Exercise materials:

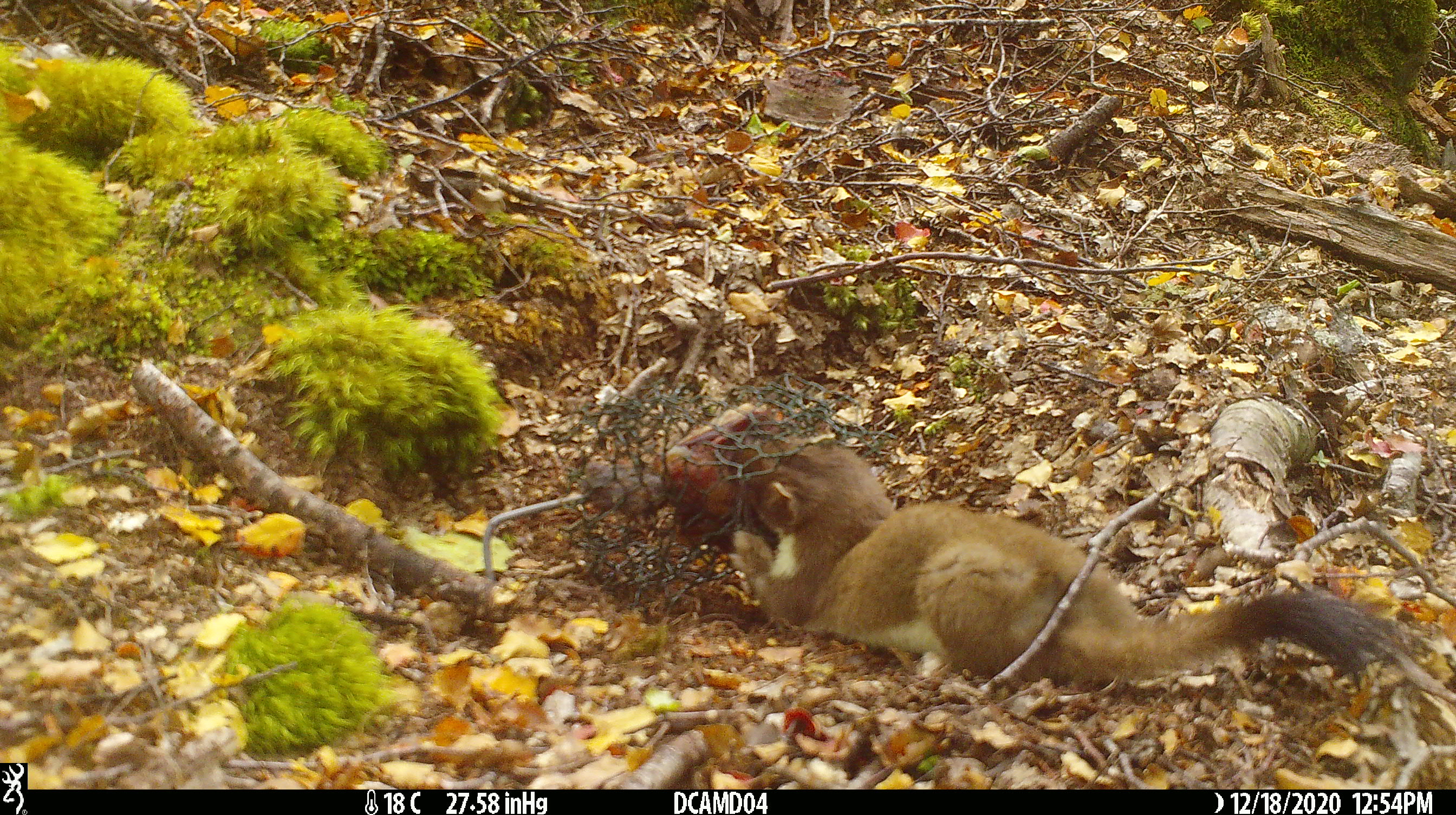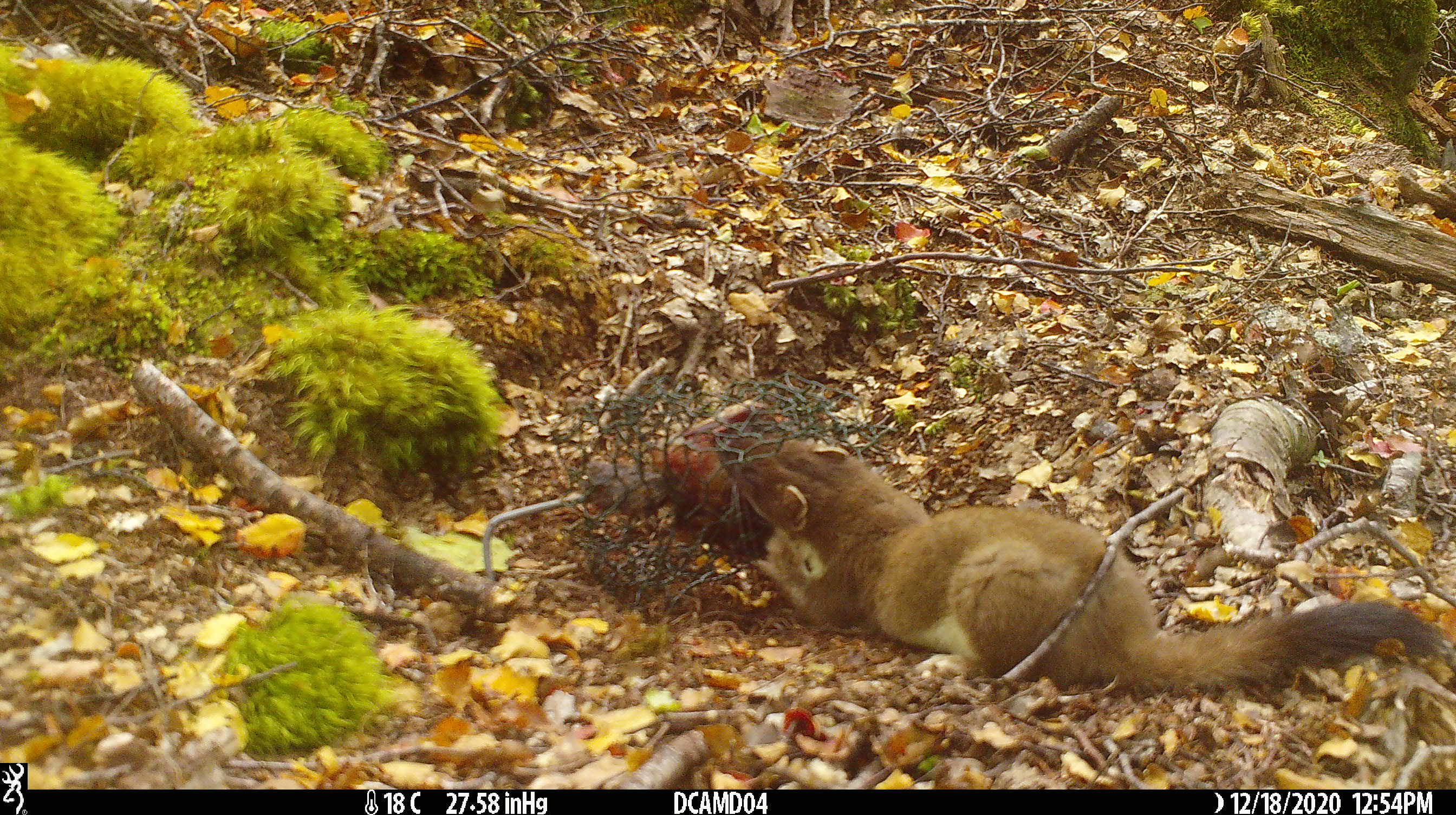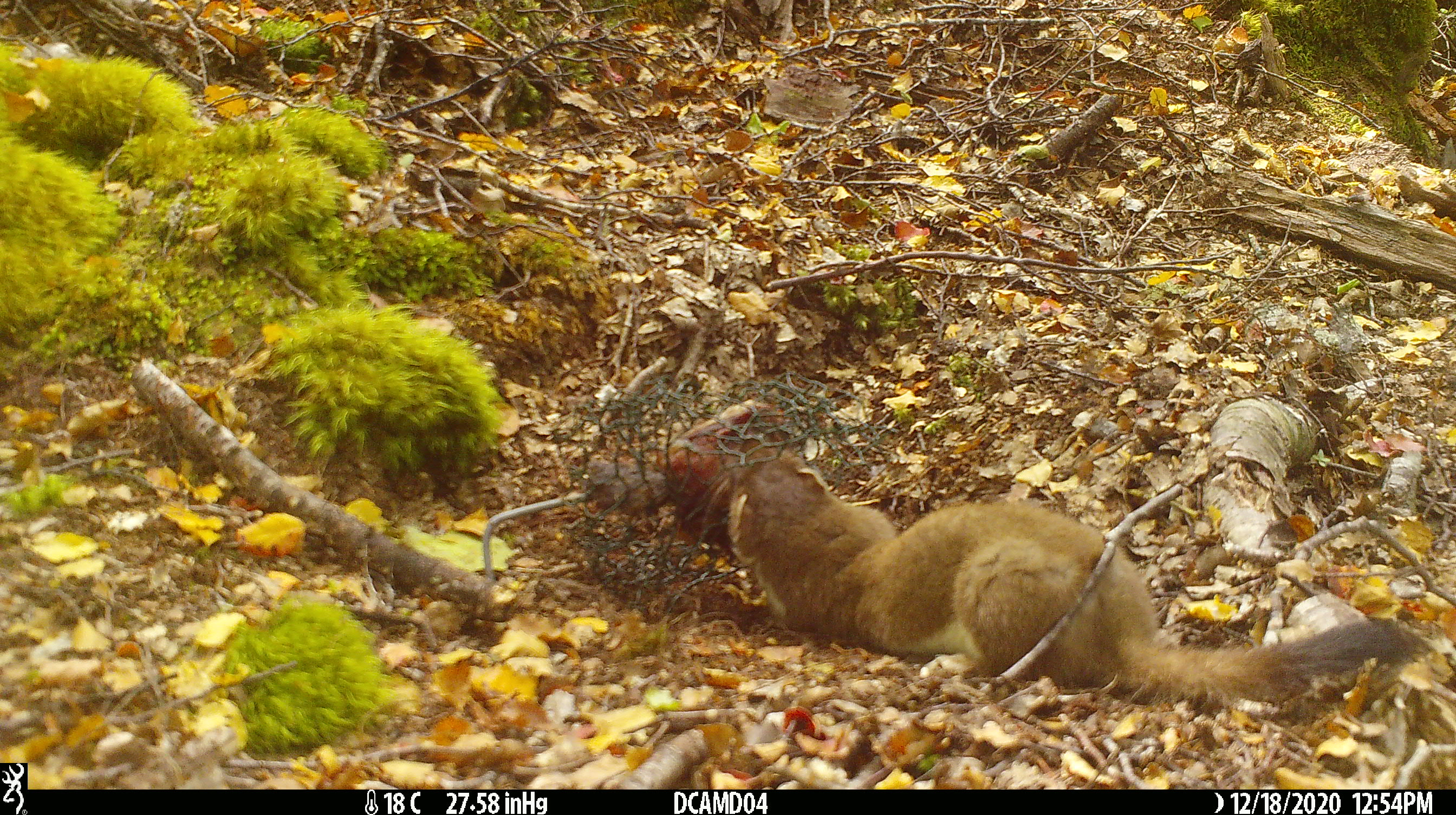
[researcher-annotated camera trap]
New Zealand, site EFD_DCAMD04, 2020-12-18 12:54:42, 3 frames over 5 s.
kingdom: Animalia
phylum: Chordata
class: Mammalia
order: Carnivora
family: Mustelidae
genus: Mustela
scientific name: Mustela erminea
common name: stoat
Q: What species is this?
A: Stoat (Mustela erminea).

Work item: Please print everything in the material exactly, apart from the pictures.

Solution to this exercise:
[researcher-annotated camera trap]
New Zealand, site EFD_DCAMD04, 2020-12-18 12:54:42, 3 frames over 5 s.
kingdom: Animalia
phylum: Chordata
class: Mammalia
order: Carnivora
family: Mustelidae
genus: Mustela
scientific name: Mustela erminea
common name: stoat
Q: What species is this?
A: Stoat (Mustela erminea).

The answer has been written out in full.